Se proprio vogliamo dirla tutta internet, i social, la messaggeria istantanea, hanno amplificato e reso più facile comportamenti tra esseri umani che esistevano prima. Premesso che affettività e sessualità sono ambiti personalissimi che ognuno ha il diritto di vivere come meglio crede, è pur vero che una superficialità nelle relazioni, una certa fretta nell’approfondire il lato intimo in assenza di una vera conoscenza, aumentano la probabilità di restare delusi. Applicare l’algoritmo “Ti provo, mi fai schifo, ti lascio” ha più a che fare con una modalità usa e getta e consumistica delle persone, viste più come un vestito che deve calzarti perfettamente da subito, altrimenti lo riponi nello scaffale, manco l’idea di fare un orlo o una modifica, come si faceva un tempo. No. Si è sostituibili al primo fallimento, punto.

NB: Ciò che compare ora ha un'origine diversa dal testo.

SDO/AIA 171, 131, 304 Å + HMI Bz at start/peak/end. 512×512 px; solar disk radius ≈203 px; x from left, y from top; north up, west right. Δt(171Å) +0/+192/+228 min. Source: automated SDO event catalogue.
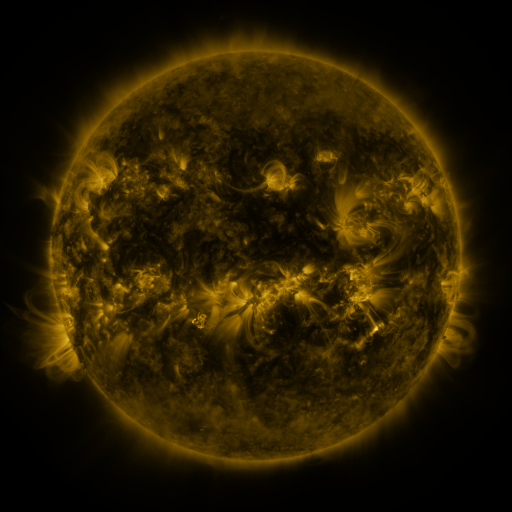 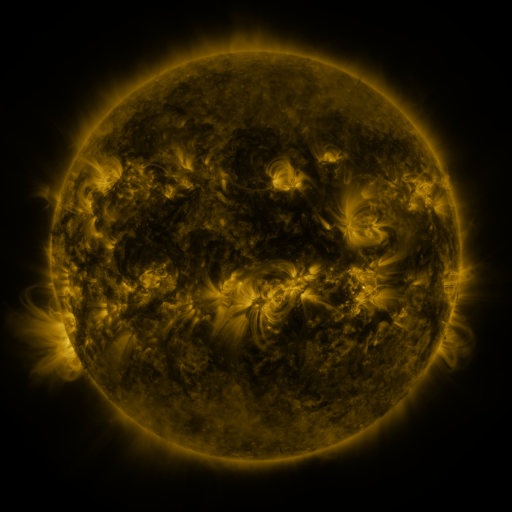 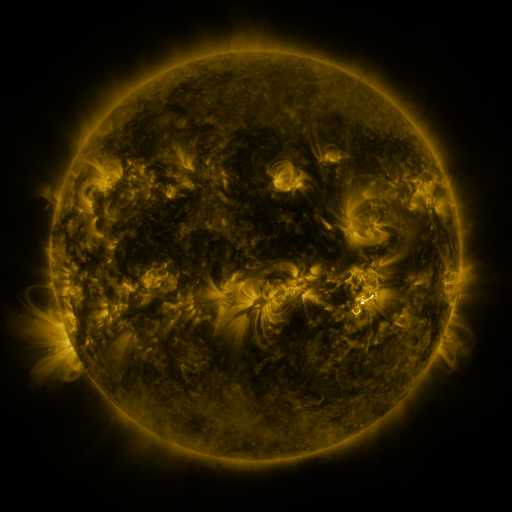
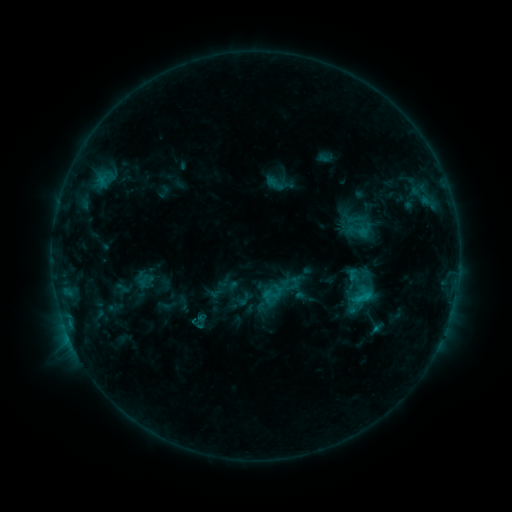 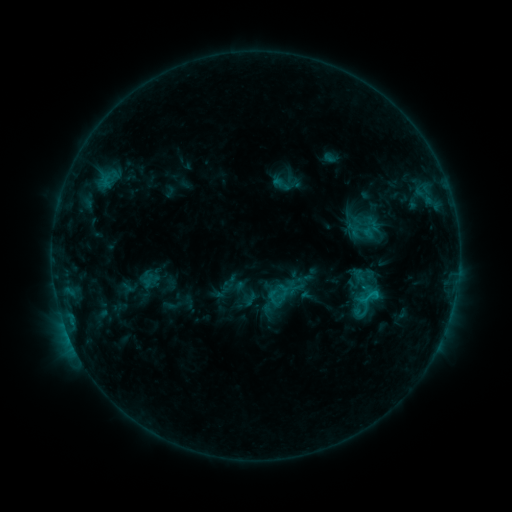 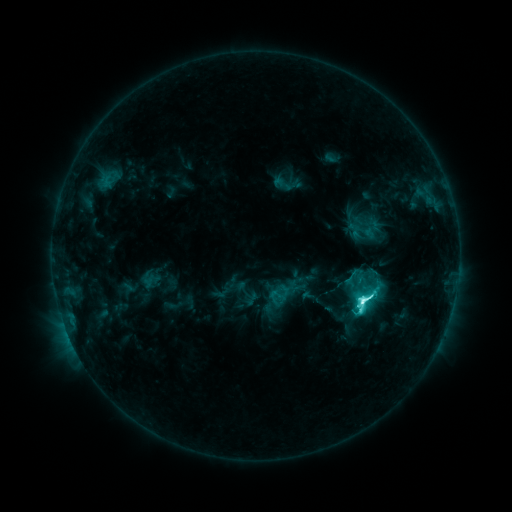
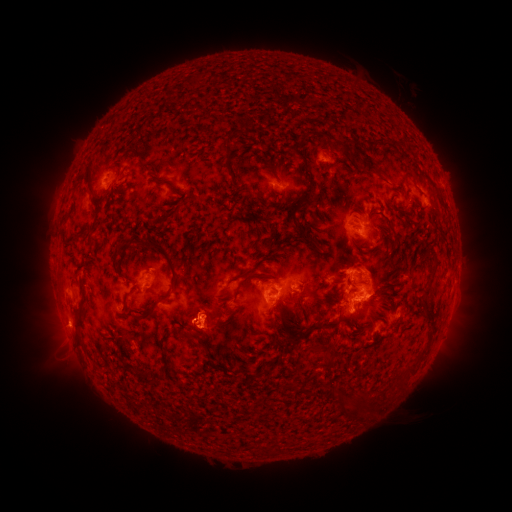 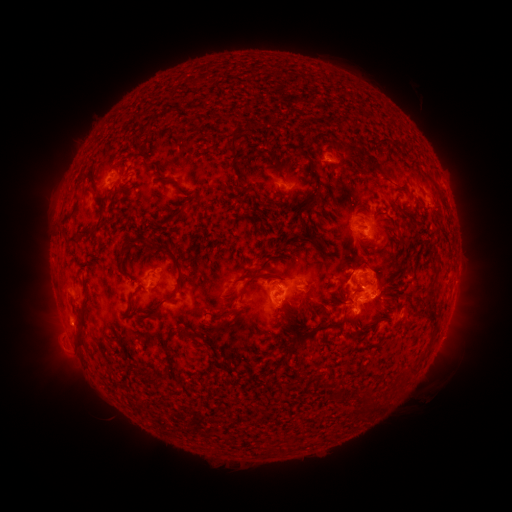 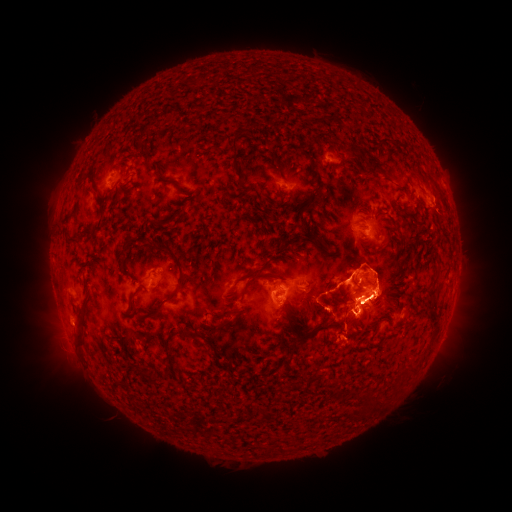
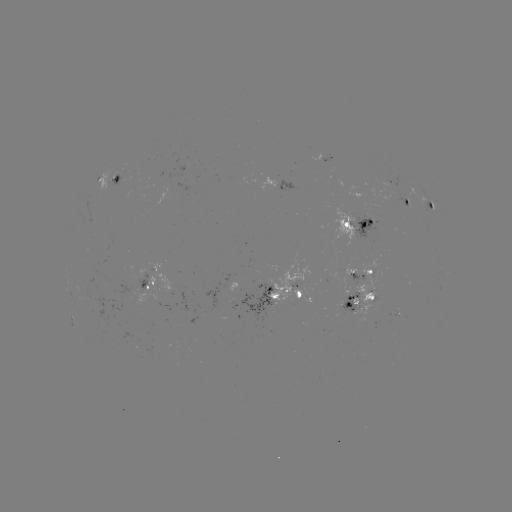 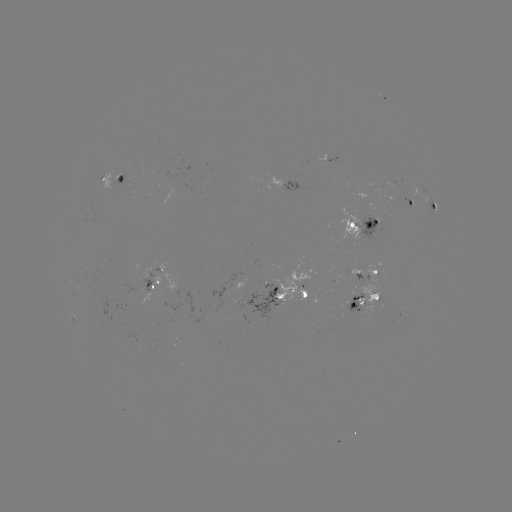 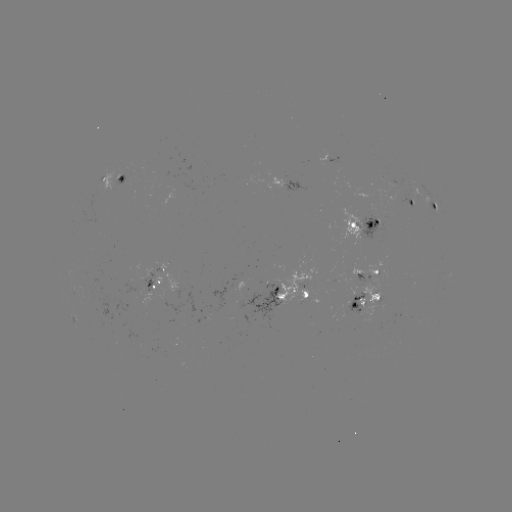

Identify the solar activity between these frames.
emerging-flux region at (350, 299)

Si ha una visione del sesso legata a modalità di tecniche e fruizioni legati a modelli irreali in cui uomini e donne sono oggetti di carne. Questo è il vero problema tra Margot e Robert e chissà quante coppie di esseri umani che si incontrano e ci provano. Vanno continuamente al fast food e poi ci restano male se non trovano la tartare di fassona. E certo il problema non può essere imputato al fatto che hanno prenotato via internet. Quello era solo un mezzo come tanti altri. Margot e Robert avrebbero pure potuto vedersi frettolosamente un paio di volte alla cassa dove lei vendeva Red Vines, scambiare ogni volta due battute informali e poi decidere di uscire senza veramente conoscersi. Noi stessi lettori non conosciamo veramente Robert ma non possiamo avere un’idea di lui da quegli ultimi farneticanti messaggi, quell’ultima durissima parola che le indirizza, intrisa di anaffettività, rabbia, delusione, cattiveria, perché, per come sono andate le cose, siamo sicuri che noi non avremmo reagito allo stesso modo?

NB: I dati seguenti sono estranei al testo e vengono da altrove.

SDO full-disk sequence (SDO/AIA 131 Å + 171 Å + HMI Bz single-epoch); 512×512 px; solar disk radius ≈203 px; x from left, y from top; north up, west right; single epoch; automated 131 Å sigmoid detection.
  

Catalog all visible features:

Come sempre accade, dovremmo iniziare a rivedere non il mezzo in sé, ma le modalità con cui ne usufruiamo e riflettere sia sul fatto che le persone possono non essere sempre sincere, (per cui: diamoci tempo per conoscerle, sai che bellezza salire in macchina con uno ed esorcizzare tutto il tempo sul fatto che lui potrebbe essere un sadico stupratore con battutine sceme e risatine isteriche), sia sul fatto che occorre lavorare ancora parecchio sulla consapevolezza da parte di entrambi i sessi sulle modalità di rapportarsi, sulla consapevolezza di se stessi e delle conseguenze delle proprie azioni, che non possono affidarsi a stereotipi o pressioni sociali. Almeno, questo è ciò che io ho letto in questo racconto.